Prompt: Is astronomy evil?

From: I'm Nova

A/N: This is historically inaccurate, as I'm using the astronomical 'Axis of Evil' theory. I'm going to pretend Moriarty found it first, somehow. But Eduardo Rozo was the one who discovered it in real life, for those of you wondering.

Disclaimer: Moriarty does not belong to me.

...

Beauty is a double edged sword.

Like how a beautiful woman once blackmailed the King of Bohemia for security, and another beautiful woman murdered three helpless children for their insurance, for instance. They look charming and are ensnaring; but once you fall, you're trapped.

I am not such a man as to fall for the charms of guileless women. Neither is my opponent, Holmes.

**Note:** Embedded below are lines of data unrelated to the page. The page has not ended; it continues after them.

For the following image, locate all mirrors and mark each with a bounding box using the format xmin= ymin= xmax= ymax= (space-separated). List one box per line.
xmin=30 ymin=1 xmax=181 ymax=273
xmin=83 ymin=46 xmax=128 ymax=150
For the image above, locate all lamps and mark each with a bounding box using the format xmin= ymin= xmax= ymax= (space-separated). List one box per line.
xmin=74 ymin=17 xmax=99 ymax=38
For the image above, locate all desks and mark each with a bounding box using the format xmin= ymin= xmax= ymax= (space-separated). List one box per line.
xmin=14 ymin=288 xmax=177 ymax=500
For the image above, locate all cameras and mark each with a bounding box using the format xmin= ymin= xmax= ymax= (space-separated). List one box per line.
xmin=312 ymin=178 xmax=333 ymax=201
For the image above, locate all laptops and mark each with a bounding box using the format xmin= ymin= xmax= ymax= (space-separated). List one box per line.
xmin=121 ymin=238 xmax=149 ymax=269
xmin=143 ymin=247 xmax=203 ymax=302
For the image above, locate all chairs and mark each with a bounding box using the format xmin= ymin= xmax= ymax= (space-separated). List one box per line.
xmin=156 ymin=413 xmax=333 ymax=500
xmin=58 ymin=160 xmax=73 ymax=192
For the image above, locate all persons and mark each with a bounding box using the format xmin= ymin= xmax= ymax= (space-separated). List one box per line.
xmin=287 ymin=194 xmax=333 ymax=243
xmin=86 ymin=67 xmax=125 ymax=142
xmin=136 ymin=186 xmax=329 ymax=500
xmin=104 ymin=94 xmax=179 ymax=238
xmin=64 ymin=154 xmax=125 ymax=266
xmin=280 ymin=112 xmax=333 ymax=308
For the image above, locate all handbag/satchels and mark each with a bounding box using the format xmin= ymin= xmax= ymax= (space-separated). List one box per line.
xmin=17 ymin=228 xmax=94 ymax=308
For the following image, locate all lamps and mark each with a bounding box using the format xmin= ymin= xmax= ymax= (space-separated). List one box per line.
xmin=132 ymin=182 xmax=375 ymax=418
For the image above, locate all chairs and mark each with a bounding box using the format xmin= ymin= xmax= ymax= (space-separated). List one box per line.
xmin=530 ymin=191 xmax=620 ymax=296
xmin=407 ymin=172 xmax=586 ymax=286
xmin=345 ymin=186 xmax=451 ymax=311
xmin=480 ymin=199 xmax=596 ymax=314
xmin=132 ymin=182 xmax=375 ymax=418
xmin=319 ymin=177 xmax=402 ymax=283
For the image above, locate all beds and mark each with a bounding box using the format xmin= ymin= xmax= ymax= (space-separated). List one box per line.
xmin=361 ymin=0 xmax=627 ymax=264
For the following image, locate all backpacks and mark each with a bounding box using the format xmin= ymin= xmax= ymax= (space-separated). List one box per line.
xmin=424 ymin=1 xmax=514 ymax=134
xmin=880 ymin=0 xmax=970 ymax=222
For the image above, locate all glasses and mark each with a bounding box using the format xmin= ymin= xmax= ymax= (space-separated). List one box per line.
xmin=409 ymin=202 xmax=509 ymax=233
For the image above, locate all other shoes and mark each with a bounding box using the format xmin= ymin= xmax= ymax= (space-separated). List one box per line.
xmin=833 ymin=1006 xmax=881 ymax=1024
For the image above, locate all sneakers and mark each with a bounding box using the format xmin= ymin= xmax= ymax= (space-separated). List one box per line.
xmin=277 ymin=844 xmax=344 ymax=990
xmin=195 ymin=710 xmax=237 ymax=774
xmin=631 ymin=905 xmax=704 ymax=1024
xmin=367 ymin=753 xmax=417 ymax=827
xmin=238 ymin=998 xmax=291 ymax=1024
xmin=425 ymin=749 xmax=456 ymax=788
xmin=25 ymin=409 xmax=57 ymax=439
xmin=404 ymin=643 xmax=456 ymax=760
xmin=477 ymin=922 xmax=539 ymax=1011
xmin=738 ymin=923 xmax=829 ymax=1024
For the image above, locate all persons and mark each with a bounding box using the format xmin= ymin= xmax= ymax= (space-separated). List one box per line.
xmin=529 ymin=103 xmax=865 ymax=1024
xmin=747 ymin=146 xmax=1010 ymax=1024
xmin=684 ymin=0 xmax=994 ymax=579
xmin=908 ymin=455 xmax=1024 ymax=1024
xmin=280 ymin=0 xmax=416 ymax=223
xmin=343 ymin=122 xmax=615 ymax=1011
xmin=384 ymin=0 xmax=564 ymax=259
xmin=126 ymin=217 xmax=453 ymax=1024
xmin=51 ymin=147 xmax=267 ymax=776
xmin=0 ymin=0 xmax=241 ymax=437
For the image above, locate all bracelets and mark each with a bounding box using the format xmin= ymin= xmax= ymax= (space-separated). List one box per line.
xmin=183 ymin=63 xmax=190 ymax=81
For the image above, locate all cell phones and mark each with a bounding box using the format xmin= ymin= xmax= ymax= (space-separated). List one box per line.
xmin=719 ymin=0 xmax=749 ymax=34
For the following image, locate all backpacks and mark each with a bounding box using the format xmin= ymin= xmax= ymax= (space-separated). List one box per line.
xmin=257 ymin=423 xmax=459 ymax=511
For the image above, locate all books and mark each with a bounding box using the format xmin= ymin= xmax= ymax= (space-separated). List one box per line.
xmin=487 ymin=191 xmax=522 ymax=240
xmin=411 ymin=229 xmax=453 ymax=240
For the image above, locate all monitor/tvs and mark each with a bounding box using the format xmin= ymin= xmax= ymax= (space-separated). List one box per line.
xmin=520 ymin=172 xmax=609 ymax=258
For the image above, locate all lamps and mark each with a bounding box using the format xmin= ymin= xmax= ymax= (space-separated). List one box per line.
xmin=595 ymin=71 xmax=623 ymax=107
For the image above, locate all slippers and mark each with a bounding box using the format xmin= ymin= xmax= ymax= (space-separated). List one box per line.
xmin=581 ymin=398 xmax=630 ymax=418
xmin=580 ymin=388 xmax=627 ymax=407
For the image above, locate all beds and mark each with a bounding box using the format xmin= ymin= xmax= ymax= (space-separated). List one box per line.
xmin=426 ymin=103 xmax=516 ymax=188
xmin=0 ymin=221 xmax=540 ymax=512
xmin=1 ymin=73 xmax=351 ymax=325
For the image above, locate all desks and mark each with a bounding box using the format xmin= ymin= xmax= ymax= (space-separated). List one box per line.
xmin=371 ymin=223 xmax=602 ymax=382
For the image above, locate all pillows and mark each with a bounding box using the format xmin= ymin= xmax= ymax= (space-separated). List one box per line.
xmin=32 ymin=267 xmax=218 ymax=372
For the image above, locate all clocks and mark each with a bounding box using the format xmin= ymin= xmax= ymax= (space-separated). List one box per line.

Stars, on the other hand, I have indeed developed an interest in, a passion, even. They are beauteous orbs burning in the night sky, but this is not why I am interested in them. I am interested in them as they present a chance for curiosity, an interest in things beyond the Earth; a passion for the unexplained.

But just as it has created knowledge, the cosmos have also created questions that Man cannot answer.

Such as why on Earth anything in it is difficult to measure.

With their limited knowledge and tools, many astronomers tried to work out on Earth that anything in the cosmos seemed to rely on what is being used for weighing them. All their results from different forms of measurements proved to be variating on a huge scale.

I have expounded on the problem at hand; and after many a thought, and half as much experimenting, concluded that there is a fault in which only two measurements could be relied on, and a third could not, as though the universe was attempting to confound us.

They named my proposition the 'Axis of Evil' for they claim ignorance to be a bigger sin than the seven sins, and they do not think it right the universe should snub the 'greatest' astronomers.

How close to the truth of my real nature these men are...and may they never know it.